Most notably, the new interface doesn't work with files. Instead, the
memory is used. This is a more general-purpose implementation that does
not require the GIF source or destination to be a file. Actually, it
fits nicely with memory-mapped GIF files.
- Space-wise the two implementations are different. The old
implementation used less memory for the algorithm itself at the
expense of the speed and it always used a byte per pixel for the raw
unpacked image. The new implementation uses more memory for the
algorithm and enjoys a better performance because of that, but it can
also work with packed images which may need less memory (here by packed
I mean that if a pixel has fewer bits than the 8 bits of a byte,
the rest of the byte bits aren't simply wasted - they contain bits
from other pixels).
- While I could put in comments next to the main API functions to
describe the parameters and some implementation details, I decided not
to do it because the intention wasn't to show the mastery in commenting
or English. It was to show how the actual code can be improved.
- For the same reason as above, the new implementation does not
include the support for interlaced GIFs. It wasn't the point to implement
an identical thing and the missing feature is pretty trivial.
- All of the improvements came at the price of the increased size and,
perhaps, slight readability degradation (due to the size and extra sanity
checks of the input data (parameters, GIF structures and even compressed
data)).

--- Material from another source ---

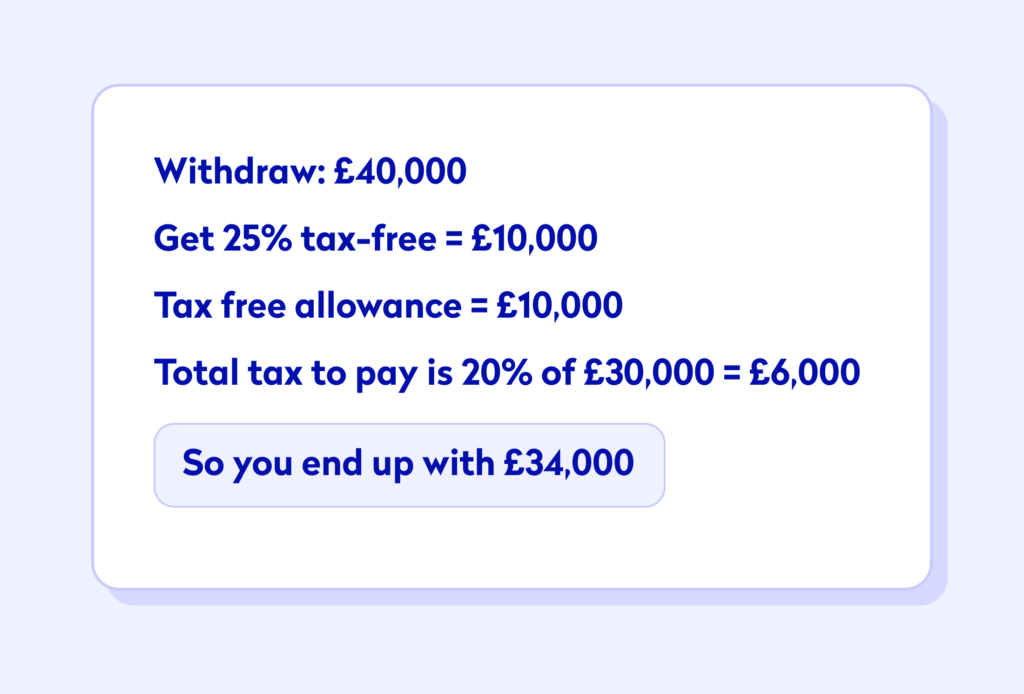 tax free pension example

But the code was never meant to replace the document describing
the GIF format and decoding/encoding operations anyways. So, it shouldn't
be a surprise that quality software is bigger and sometimes slower than
the low quality software.
- There're many ways to improve the code and there's no limit for
perfection - it can be pursued indefinitely. There could be further API
improvements, functional improvements (e.g. support for animated GIFs)
and size or speed optimizations desired in the application.
- Oh, btw, I'm not claiming the presented code bug free. I only tested
it on several dozens of images and I didn't try to break it by feeding
it with crafted, intentionally malformed data. I tried to do my best
in determining all the necessary validations, though.
So, as you get smarter and more serious about the code you write, you
should be seeing a similar transformation. If you don't see it happen,
then either you're not getting smarter or you aren't any serious about
the code quality - you just plain don't care. The latter is sometimes
OK. For exameple, the code is temporary; it will be used once and then
thrown away. Or there're some guarantees about the inputs and you
don't need to be validating everything scrupulously. But we all know
it probably too well: our judgement isn't perfect and assumptions
aren't always right and just like there's nothing everlasing, some
things that we intend to be temporary solutions (aka quick and dirty
hacks, workarounds, kludges and so on) end up being used for a very
long time, which may make us unhappy in the end of the day.